General von Lettow-Vorbeck im Paulussaal: „Die wirtschaftliche Bedeutung unserer ehemaligen Kolonien“

Ein Original dieses Artikels befindet sich im Stadtarchiv, C 4/VIII/31/7

Der Alemanne - Kampfblatt der Nationalsozialisten Oberbadens, Ausgabe A (Morgenausgabe) vom 14.06.1935, Nr. 164, Seite ?

Deutschlands rechtlicher und moralischer Anspruch auf Kolonien

General v. Lettow-Vorbeck spricht in Freiburg – Begeisterte Kundgebung für den kolonialen Gedanken – Die Ruhmestaten der Verteidiger von Deutsch-Ostafrika

(Eigener Bericht des „Alemannen“)

Freiburg i. Br., 13 Juni. Auf Einladung der DAF-Kreisverwaltung Freiburg sprach gestern abend in dem bis auf den letzten Platz besetzen Paulussaal General Paul von Lettow-Vorbeck, der ruhmreiche Kommandeur der ostafrikanischen Schutztruppe im Weltkrieg, über „Die wirtschaftliche Bedeutung unserer ehemaligen Kolonien“.

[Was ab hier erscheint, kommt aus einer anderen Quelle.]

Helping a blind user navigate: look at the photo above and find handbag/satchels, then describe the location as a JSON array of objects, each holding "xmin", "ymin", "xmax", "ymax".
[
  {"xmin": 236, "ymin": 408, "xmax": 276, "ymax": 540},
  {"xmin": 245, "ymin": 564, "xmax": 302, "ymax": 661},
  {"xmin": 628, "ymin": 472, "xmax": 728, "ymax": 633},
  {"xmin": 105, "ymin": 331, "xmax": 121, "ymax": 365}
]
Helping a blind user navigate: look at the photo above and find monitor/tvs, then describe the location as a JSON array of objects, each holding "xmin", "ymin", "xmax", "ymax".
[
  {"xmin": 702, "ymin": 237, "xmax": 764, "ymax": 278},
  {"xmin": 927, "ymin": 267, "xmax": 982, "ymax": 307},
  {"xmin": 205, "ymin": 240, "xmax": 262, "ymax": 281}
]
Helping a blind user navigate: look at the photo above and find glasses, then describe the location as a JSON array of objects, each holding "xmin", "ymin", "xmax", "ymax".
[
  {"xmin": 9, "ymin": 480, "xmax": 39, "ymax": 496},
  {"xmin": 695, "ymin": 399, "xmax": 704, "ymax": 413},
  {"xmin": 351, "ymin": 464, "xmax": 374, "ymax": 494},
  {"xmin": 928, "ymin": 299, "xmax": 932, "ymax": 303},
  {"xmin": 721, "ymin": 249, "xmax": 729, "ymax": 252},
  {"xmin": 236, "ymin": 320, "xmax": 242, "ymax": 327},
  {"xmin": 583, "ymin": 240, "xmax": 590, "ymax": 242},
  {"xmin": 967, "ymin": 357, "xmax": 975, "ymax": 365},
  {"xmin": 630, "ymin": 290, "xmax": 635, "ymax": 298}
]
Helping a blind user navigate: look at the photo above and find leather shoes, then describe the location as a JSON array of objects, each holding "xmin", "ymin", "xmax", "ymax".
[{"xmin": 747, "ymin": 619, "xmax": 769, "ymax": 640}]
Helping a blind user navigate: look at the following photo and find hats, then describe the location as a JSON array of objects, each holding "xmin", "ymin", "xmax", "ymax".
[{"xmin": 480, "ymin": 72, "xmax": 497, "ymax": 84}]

Man konnte sich keinen schöneren und gehaltvolleren Auftakt zur Deutschen Kolonialtagung des Reichskolonialbundes in Freiburg denken als diesen Vortragsabend, der der großen Hörerschaft ein fesselndes und umfassendes Bild von der Bedeutung unserer ehemaligen Kolonien vermittelte. In jugendlich-lebendiger und humorvoller Weise entwickelte der alte Kolonialkämpfer die ganze Fülle der Probleme, fern jeder Fachwissenschaftlichkeit, und erzählte von dem entbehrungsreichen, einsatz- und tatbereiten Leben der Deutschen in den Kolonien, von ihrem tapferen Kämpfen und Sterben während des Weltkrieges.

Eingeleitet wurde die Kundgebung von schmissig gespielten Märschen des NS.-Musikzuges unter Leitung von Musikzugführer Lühmann. Unter den Klängen des Badenweiler Marsches betrat der General den Saal, begeistert Empfangen von der riesigen Zuhörerzahl.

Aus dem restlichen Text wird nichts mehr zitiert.